Professor Sergio Romero, who teaches Mayan languages at the University of Texas, says the descendants of Mayans live today, and so do their languages.
He teaches three of them, but there are over 30 Mayan languages and an estimated six million speakers —mostly in Guatemala, Belize and Southern Mexico.
Many of them are completely different from each other. As Central America becomes the primary source for immigration, there are more Mayan speakers coming into the U.S., but a shortage of translators. Romero says when he’s not grading papers or planning lessons, he’s taking calls from detention centers and courts. He used to get called once in a while. He’s now getting about three cases a week.
“A lot of these people will be perfectly capable of purchasing beans or tortillas or beer at a store in Spanish,” Romero says. “But then engaging the police or working with a lawyer or declaring in front of a judge is not something they would be able to do.”
Because few universities offer instruction in Mayan languages, there’s a shortage of translators. Tulane offers K’iche and Kaqchikel; North Carolina University offers Yucatec Mayan.
“Until recently, the teaching wasn’t very rigorous,” Romero says. “There really wasn’t any attempt to make the students fluent.”
There might be another reason why courts are scrambling to find translators, and why more native Mayan speakers here in the U.S. aren’t stepping up to the task. Romero explains that it’s not a language immigrants are always proud to speak. It’s sometimes the language that gets left behind at the border, or even before that.
That was the case for nine-year-old Jayro Velazquez, who was taunted for using Mam. “They say that language is made up,” Velazquez says. “[They say] ‘your mother speaks an ugly language.'”
Hilda and Jayro have been in Texas for about a year, but he’s been trying to forget his native Mayan language for long before that. He decided to forget it when he started elementary school in Guatemala City because the bullying was so bad, his mom Hilda says.
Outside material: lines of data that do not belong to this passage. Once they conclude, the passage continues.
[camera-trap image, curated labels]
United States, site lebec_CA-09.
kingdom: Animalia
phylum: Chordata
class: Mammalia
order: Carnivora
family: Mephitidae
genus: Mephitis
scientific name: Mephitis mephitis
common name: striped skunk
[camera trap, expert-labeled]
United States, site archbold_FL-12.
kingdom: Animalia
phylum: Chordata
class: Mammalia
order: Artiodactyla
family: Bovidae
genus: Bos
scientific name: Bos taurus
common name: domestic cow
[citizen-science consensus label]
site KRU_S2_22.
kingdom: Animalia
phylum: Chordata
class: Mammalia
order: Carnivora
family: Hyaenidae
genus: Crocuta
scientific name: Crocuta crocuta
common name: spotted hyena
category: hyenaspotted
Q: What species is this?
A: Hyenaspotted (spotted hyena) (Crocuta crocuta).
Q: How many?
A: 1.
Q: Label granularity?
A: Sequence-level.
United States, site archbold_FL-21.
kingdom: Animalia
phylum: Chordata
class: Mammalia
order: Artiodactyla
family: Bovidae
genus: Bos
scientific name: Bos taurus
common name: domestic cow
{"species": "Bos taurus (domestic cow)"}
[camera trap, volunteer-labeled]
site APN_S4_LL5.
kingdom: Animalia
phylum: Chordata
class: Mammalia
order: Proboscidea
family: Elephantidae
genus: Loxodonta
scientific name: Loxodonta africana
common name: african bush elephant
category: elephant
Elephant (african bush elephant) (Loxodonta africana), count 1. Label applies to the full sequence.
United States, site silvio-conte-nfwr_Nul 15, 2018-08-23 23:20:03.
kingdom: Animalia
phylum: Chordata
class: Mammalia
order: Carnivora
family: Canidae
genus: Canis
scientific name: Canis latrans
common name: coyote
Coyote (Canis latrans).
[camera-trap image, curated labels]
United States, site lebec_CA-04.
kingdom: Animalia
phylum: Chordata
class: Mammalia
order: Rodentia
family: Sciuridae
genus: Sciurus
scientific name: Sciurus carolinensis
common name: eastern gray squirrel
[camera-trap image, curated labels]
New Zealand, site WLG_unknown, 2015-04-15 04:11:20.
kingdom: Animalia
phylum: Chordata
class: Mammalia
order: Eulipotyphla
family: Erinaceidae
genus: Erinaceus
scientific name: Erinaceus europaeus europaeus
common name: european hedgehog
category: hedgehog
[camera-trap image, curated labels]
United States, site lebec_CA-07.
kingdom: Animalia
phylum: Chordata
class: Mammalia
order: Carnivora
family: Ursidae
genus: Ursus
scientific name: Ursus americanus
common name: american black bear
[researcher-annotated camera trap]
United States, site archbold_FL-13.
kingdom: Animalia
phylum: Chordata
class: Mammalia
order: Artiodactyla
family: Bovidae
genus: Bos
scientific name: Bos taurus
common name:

“He started to pull away,” Hilda says. “He no longer spoke.”
Romero says this is not uncommon.
“The stereotypical poor person in Guatemala is a speaker of an indigenous language. The tremendous linguistic diversity of Guatemala is seen as a disadvantage,” he says. “It’s seen as one of the reasons why the country is so poor.”
Jayro talks to me in a still-awkward Spanish that is punctuated by the staccatos typical of many Mayan languages.
Hilda herself learned Spanish in the U.S., while she and her son were in a detention facility. They’d been caught at the border, and spent a year locked up. Nobody in there spoke Mam. She says she was placed with a translator whom she barely understood. She tried talking with her son, but he’d made up his mind to forget that language. So, another detainee taught her Spanish. Hilda herself hardly speaks Mam anymore, only over the phone, once in a while, with a sister.
After some prodding, Jayro tells me there’s this one phrase in Mam, an inside joke of sorts between him and his mom. It’s a very important phrase to know if you are a 9-year-old boy.
It means, “Scratch my back.”
“And I scratch his back,” Hilda says, in Spanish.